If I were a young person just starting out as a scientist herbalist, I would want to ponder how we might experiment and cooperate with plants to create particular medicines that we need. We’d have to start by understanding and measuring the differences in their chemical composition under various conditions. Try to better understand why the old herbalists knew the best times for picking. That might take a while. But then, once we better understood these marvelous beings, maybe we could learn to communicate back and forth with them, and then, perhaps we could invite them to create new medicines for the diseases we face in these times. What a line of research that would be!

Stinging Nettles

Stinging Nettles 

Decolonization Lessons from Plants

Bittersweet around a tree trunk

 Bittersweet vining around a tree trunk.

After spending a week going through soil to remove bittersweet roots, I have been thinking about invasive bittersweet as a visceral metaphor for colonization. Bittersweet comes into an area by seeds or roots, and then reaches for the sky. It vines around any support, living or dead, to keep climbing higher and higher. When its vines first wrap around a tree trunk, like in this photo, it may look green and healthy and beautiful. It may even seem to appreciate the tree on which is grows. But eventually, it can kill the tree, either by suffocating its trunk, or by the sheer weight of its leaves and branches.

Below is a photo, taken by my partner Margy Dowzer, of a huge bittersweet vine, 4-5 inches in diameter, tightly wrapped around the trunk of this tree.  It has been cut near the bottom, which is the way to stop it growing. But you can see how it has warped the trunk and become embedded in its flesh. A huge maple tree next door came crashing down after it was covered in bittersweet vines and flowers. Bittersweet will spread to a whole area, and kill other plants that are trying to grow. Bittersweet embedded in tree trunk

And this is like colonization. When Europeans first came to this land, they planted themselves in several locations and tried to grow as much as possible. They wiped out many Indigenous communities through disease and warfare. They used the lands cleared in this way to grow crops and build towns. They kept spreading out across the whole continent, bringing destruction to Native peoples and ecosystems as they took over. They imagined that their own growth and reaching for the sun was the only thing necessary and valuable, and took no notice of the harm they were causing.  And of course, it isn’t just past history, it keeps happening today. Our whole economic system is based on continual growth. “More and more and more!” might be the mantra of the colonizers and the bittersweet.

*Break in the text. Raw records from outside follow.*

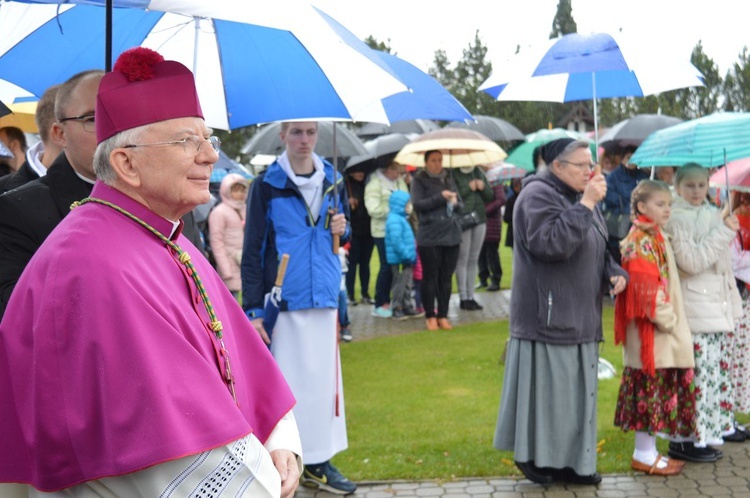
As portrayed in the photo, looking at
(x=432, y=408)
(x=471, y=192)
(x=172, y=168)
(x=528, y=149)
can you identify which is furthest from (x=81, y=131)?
(x=528, y=149)

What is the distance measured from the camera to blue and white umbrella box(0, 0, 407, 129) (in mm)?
3885

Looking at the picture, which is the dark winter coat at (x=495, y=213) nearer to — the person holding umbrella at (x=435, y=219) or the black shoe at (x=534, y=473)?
the person holding umbrella at (x=435, y=219)

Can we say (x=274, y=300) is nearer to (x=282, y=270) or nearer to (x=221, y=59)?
(x=282, y=270)

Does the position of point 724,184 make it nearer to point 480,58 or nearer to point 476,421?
point 476,421

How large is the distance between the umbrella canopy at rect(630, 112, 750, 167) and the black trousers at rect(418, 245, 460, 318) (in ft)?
16.4

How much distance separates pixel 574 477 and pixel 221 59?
3.28 meters

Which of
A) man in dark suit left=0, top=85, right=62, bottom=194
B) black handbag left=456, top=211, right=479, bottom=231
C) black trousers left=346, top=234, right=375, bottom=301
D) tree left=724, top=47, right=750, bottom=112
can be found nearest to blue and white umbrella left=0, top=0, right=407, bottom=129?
man in dark suit left=0, top=85, right=62, bottom=194

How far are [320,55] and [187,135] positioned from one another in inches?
61.0

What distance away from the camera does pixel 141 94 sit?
248 cm

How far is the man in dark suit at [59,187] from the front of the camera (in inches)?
121

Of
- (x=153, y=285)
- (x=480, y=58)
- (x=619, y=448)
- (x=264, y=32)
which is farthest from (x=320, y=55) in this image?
(x=480, y=58)

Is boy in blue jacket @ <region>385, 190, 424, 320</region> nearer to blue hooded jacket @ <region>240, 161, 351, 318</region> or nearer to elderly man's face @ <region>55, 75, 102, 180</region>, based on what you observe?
blue hooded jacket @ <region>240, 161, 351, 318</region>

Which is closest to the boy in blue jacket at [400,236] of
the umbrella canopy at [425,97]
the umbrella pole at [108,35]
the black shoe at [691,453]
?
the black shoe at [691,453]

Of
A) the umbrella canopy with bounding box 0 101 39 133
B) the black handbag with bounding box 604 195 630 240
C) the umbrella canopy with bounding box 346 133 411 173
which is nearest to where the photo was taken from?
the umbrella canopy with bounding box 0 101 39 133
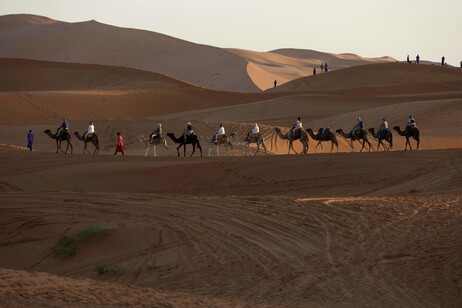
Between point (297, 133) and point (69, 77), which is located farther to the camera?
point (69, 77)

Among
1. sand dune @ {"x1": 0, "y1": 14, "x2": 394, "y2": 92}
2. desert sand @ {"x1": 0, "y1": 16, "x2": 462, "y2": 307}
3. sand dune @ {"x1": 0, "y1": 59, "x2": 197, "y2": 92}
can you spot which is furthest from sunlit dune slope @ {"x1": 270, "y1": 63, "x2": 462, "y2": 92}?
desert sand @ {"x1": 0, "y1": 16, "x2": 462, "y2": 307}

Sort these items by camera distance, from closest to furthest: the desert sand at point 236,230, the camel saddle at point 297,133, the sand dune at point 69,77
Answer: the desert sand at point 236,230, the camel saddle at point 297,133, the sand dune at point 69,77

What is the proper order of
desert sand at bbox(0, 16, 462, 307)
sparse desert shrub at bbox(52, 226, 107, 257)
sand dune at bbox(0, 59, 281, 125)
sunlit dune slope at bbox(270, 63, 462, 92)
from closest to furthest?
desert sand at bbox(0, 16, 462, 307) → sparse desert shrub at bbox(52, 226, 107, 257) → sand dune at bbox(0, 59, 281, 125) → sunlit dune slope at bbox(270, 63, 462, 92)

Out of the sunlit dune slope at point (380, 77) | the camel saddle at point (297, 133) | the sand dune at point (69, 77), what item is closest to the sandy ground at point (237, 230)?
the camel saddle at point (297, 133)

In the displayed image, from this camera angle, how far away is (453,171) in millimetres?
24609

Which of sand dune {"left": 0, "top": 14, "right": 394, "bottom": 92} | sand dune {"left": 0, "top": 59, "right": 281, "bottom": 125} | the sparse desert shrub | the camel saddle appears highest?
sand dune {"left": 0, "top": 14, "right": 394, "bottom": 92}

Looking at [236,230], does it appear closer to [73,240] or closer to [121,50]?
[73,240]

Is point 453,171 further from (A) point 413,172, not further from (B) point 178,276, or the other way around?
(B) point 178,276

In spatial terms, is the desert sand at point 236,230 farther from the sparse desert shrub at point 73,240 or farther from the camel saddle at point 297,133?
the camel saddle at point 297,133

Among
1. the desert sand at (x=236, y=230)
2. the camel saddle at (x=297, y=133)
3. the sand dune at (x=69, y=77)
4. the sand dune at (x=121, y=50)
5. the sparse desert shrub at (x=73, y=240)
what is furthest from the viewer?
the sand dune at (x=121, y=50)

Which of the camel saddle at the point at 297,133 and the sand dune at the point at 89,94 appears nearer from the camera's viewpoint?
the camel saddle at the point at 297,133

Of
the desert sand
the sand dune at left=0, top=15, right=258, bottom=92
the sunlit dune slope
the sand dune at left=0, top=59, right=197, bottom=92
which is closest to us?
the desert sand

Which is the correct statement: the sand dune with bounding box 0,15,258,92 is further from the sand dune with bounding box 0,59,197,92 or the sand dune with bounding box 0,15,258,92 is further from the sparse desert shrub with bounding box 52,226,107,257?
the sparse desert shrub with bounding box 52,226,107,257

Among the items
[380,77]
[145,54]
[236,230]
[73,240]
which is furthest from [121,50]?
[73,240]
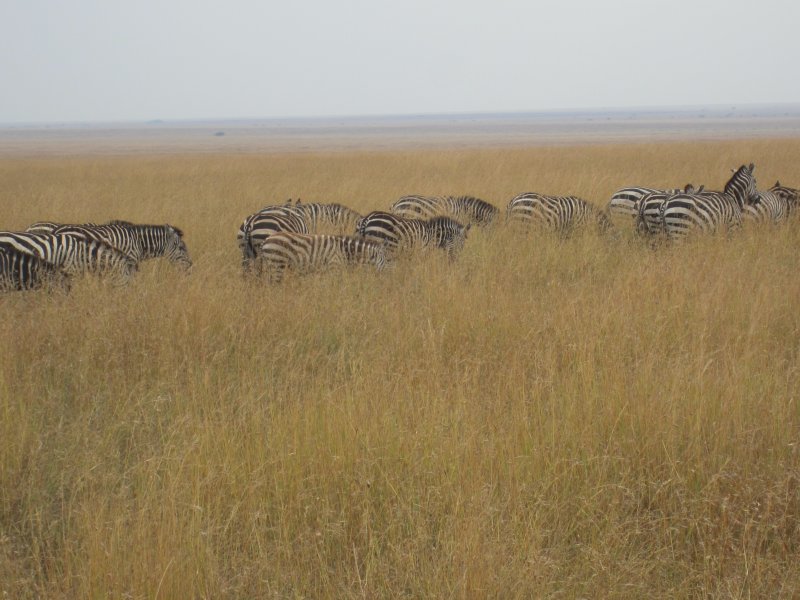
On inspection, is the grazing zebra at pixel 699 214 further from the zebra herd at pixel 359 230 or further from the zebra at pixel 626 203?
the zebra at pixel 626 203

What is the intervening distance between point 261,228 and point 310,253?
186 cm

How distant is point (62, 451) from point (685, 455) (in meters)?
3.58

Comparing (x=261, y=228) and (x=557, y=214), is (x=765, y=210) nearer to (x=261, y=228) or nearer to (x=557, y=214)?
(x=557, y=214)

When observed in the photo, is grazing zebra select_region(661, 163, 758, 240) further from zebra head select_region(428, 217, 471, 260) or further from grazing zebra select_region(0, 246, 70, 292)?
grazing zebra select_region(0, 246, 70, 292)

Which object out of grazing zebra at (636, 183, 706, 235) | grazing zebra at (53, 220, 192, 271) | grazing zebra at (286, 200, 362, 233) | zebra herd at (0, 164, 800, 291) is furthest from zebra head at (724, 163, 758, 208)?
grazing zebra at (53, 220, 192, 271)

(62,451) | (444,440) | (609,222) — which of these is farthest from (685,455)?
(609,222)

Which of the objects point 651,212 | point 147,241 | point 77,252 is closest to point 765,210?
point 651,212

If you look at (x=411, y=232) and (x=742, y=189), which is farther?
(x=742, y=189)

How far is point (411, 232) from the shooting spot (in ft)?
34.1

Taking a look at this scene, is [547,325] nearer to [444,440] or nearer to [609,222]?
[444,440]

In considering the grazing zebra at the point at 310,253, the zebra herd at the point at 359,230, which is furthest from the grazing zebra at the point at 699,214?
the grazing zebra at the point at 310,253

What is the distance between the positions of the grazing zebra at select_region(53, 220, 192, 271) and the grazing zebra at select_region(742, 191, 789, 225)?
8728 mm

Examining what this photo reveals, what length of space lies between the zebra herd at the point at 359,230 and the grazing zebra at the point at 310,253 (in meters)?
Result: 0.01

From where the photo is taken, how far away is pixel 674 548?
343cm
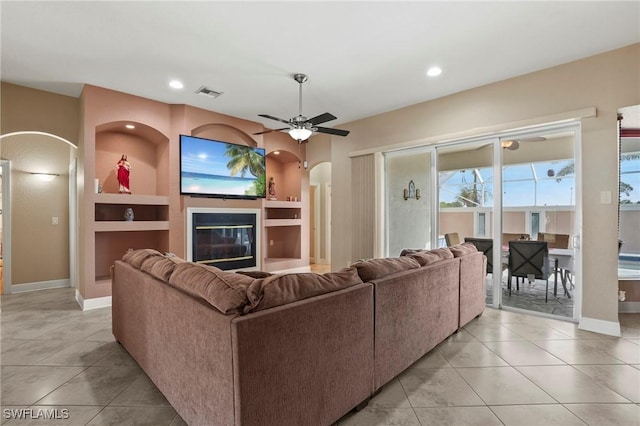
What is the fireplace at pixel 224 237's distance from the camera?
487cm

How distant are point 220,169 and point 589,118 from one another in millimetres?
4818

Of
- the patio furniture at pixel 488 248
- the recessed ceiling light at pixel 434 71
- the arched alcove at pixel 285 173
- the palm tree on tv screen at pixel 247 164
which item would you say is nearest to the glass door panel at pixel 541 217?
the patio furniture at pixel 488 248

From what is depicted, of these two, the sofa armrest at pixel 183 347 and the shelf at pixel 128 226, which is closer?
the sofa armrest at pixel 183 347

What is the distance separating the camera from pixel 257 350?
1309mm

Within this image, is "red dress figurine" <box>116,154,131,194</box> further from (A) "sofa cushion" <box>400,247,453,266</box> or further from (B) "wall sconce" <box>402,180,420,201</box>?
(B) "wall sconce" <box>402,180,420,201</box>

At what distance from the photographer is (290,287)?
1533 millimetres

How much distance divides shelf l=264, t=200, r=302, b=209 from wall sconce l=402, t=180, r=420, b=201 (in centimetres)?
242

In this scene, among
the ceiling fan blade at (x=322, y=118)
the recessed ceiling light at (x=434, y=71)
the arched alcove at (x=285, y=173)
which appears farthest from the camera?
the arched alcove at (x=285, y=173)

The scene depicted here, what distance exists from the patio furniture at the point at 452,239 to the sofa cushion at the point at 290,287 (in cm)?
299

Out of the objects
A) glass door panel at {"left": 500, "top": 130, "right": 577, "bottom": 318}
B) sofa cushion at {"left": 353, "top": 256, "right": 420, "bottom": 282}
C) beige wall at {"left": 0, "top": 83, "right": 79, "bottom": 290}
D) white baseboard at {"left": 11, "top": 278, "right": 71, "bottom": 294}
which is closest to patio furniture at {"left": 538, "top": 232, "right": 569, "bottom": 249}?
glass door panel at {"left": 500, "top": 130, "right": 577, "bottom": 318}

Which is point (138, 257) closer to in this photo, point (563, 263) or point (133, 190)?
point (133, 190)

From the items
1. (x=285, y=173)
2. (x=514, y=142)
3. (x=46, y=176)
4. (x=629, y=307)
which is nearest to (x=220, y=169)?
(x=285, y=173)

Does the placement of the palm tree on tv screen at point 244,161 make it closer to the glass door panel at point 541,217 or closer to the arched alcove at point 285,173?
the arched alcove at point 285,173

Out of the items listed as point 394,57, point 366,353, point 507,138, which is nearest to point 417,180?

Might there be another option? There is a different sort of plant that was brought to this continent by colonizers. In fact, it was called “English-man’s foot” or “white-man’s footprint” by Indigenous peoples because it appeared wherever the settlers showed up. Its familiar name is broadleaf plantain (plantago major). It too spreads all over, and especially in disturbed soils. However, it is a humble plant, and a useful medicinal herb. Indigenous peoples soon discovered its healing properties and added it to their herbal pharmacies.

I was reminded of this a couple weeks ago when I had a bite from a black fly appear on my hand, itching like crazy. My friend Sylvia (who is an herbalist) suggested plantain. I made a poultice by chewing up some leaves and then putting that mash on the bite, letting it remain until it dried. It helped to ease the itching right away. Plantain is also good for all sorts of wound healing, stomach troubles, fevers, and is anti-inflammatory. You can eat young leaves in salads, and cook older leaves in stews. It is also useful for breaking up compacted soil, and combatting erosion.

So perhaps we who are not Indigenous to this land might learn from the plantain a new model of how to be here, in this place we now find ourselves. Perhaps we too might become humble and useful, growing only close to the ground, paying attention to healing and the easing of pain.